[WORK TO DO] Report each line in the entries below that contains the string "farthest".

[Entries contained in a dataset]
*-*-*

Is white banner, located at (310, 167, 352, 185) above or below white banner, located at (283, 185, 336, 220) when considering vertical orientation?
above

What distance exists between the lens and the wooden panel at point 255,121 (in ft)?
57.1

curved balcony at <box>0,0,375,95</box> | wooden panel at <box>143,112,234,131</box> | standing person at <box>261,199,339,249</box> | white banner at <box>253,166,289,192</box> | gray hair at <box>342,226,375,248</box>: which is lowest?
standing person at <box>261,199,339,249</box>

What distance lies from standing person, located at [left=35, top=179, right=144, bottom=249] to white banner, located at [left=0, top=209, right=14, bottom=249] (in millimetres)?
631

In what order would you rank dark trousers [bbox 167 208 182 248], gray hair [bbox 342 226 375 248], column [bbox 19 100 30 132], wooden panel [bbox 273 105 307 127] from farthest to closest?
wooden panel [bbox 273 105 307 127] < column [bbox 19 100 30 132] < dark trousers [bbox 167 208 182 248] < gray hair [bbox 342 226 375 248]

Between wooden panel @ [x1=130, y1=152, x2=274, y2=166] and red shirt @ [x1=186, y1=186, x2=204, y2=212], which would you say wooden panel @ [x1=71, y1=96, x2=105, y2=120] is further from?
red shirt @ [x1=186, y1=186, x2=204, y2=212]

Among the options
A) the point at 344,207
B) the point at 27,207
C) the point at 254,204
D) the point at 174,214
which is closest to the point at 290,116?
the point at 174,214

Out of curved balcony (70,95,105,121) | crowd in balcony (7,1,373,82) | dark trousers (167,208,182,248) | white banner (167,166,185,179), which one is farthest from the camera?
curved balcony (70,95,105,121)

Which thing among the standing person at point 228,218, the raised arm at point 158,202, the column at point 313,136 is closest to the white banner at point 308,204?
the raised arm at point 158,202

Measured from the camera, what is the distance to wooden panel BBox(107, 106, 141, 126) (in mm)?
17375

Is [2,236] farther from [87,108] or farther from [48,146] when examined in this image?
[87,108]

*-*-*

[SOLUTION BELOW]
In what order would you rank dark trousers [bbox 167 208 182 248], gray hair [bbox 342 226 375 248], column [bbox 19 100 30 132], wooden panel [bbox 273 105 307 127] from farthest to closest?
Out of curved balcony (70,95,105,121) | crowd in balcony (7,1,373,82) | dark trousers (167,208,182,248) | white banner (167,166,185,179), which one is farthest from the camera?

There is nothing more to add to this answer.